An international investigation led by the University of Kentucky and published in Science of the Total Environment confirmed for the first time the ingestion of microplastics by Belgica antarctica, the only native insect of Antarctica and the southernmost terrestrial animal on the planet.
This wingless mosquito, the size of a grain of rice, is capable of surviving extreme conditions: below-zero temperatures, dehydration, ultraviolet radiation, and salinity variations. Its larvae inhabit moss and algae mats on the Antarctic Peninsula, where they play a crucial role in nutrient recycling and soil health.
Impact on Survival
Experiments revealed that although larvae exposed to high concentrations of microplastics maintained their survival rate and basic metabolism, they suffered a significant reduction in their fat reserves.
- Fat functions as an “energy battery” to withstand prolonged winters.
- Without these reserves, their ability to complete the life cycle or withstand environmental stress is compromised.
This finding is alarming because it shows that even highly resistant species can have their survival affected by plastic pollution.
Field Evidence
Researchers analyzed larvae collected from 20 sites on 13 islands of the Antarctic Peninsula.

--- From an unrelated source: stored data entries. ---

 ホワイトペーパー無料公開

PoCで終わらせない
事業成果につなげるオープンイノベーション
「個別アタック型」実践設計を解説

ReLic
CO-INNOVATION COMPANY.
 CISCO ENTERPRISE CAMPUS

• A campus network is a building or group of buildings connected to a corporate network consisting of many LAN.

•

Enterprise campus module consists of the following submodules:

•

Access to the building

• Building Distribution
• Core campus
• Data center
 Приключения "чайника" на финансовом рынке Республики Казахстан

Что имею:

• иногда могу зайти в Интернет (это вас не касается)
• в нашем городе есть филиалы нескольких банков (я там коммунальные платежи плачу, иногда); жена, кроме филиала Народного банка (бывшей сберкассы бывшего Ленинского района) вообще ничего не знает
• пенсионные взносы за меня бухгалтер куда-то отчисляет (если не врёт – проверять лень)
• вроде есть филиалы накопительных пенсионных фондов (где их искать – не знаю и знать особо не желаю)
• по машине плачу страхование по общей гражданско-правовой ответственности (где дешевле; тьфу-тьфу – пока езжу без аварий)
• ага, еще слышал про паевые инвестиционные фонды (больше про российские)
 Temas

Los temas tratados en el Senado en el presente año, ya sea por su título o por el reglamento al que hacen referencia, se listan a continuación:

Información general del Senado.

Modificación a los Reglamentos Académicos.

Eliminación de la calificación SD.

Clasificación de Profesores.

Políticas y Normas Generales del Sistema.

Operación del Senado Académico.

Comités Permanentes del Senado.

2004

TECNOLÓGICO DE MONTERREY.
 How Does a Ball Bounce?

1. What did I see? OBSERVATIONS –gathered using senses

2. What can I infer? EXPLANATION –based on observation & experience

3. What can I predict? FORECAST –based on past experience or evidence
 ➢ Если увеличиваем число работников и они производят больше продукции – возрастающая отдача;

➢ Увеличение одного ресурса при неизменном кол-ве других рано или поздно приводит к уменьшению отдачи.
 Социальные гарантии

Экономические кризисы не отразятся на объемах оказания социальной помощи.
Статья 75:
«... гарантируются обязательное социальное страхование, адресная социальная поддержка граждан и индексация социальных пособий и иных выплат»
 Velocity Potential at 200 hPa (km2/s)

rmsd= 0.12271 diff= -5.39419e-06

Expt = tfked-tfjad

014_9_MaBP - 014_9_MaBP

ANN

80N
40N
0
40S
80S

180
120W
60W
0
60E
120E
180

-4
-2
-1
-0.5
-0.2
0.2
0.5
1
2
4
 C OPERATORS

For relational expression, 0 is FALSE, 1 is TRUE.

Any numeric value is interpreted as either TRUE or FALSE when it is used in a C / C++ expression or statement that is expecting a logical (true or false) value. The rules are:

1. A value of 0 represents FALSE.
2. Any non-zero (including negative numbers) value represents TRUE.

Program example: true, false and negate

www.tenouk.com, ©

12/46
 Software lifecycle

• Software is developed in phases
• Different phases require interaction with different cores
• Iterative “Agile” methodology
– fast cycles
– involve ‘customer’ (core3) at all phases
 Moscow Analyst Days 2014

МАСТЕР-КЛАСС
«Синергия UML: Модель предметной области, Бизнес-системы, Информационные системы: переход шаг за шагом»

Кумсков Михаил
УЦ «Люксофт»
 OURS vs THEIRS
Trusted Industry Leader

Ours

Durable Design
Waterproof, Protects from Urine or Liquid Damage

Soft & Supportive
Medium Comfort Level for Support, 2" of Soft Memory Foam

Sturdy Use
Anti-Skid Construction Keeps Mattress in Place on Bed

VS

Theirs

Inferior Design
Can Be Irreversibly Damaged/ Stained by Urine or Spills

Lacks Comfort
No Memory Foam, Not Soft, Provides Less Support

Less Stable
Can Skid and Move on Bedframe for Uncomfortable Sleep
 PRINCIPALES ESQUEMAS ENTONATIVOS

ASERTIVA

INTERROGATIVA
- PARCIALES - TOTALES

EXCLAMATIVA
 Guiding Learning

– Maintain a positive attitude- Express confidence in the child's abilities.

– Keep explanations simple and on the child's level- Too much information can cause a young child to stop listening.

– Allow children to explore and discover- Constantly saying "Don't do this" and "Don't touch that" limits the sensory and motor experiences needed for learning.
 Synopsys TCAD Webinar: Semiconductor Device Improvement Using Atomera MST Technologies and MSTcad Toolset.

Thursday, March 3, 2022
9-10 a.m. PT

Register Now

Using chemical imaging techniques, they detected microplastic fragments in the digestive system of wild specimens.
- Two particles were found in 40 larvae analyzed.
- Although the number is low, it constitutes an early warning signal: it confirms that plastics have already penetrated the terrestrial food chain in Antarctica.
Scope of the Problem
Plastic pollution in the region is not limited to insects:
- A study by the University of Canterbury found an average of 29 microplastic particles per liter in freshly fallen snow on the Ross Ice Shelf.
- The detected debris includes textile fibers, PET, and synthetic rubber.
- They arrive via ocean currents and atmospheric transport, even from Patagonian cities.
Environmental Consequences
Microplastics generate multiple impacts:
- Acceleration of ice melting: they reduce albedo, alter surface roughness, and stimulate microbial activity.
- Marine ecosystem: they are ingested by birds, fish, and krill, causing suffocation, reduced food intake, and genetic alterations.
- Terrestrial ecosystem: they affect the insect Belgica antarctica, demonstrating that even the most isolated environments are not free from pollution.
Ongoing Research
Organizations like the IAEA and CONICET monitor the magnitude of this pollution to understand its long-term impacts. The study underscores the urgent need to:
- Measure plastic levels in polar soils.
- Analyze interaction with other risk factors, such as climate change, which makes the region warmer and drier.
- Implement global plastic reduction policies, as no region of the planet is free from these residues.
The presence of microplastics in Antarctica, even in its only native insect, demonstrates that plastic pollution is a global and cross-cutting problem. What was once considered an untouched sanctuary already shows signs of degradation.
Protecting polar biodiversity requires urgent actions to reduce plastic use and curb its spread in the most remote ecosystems on Earth.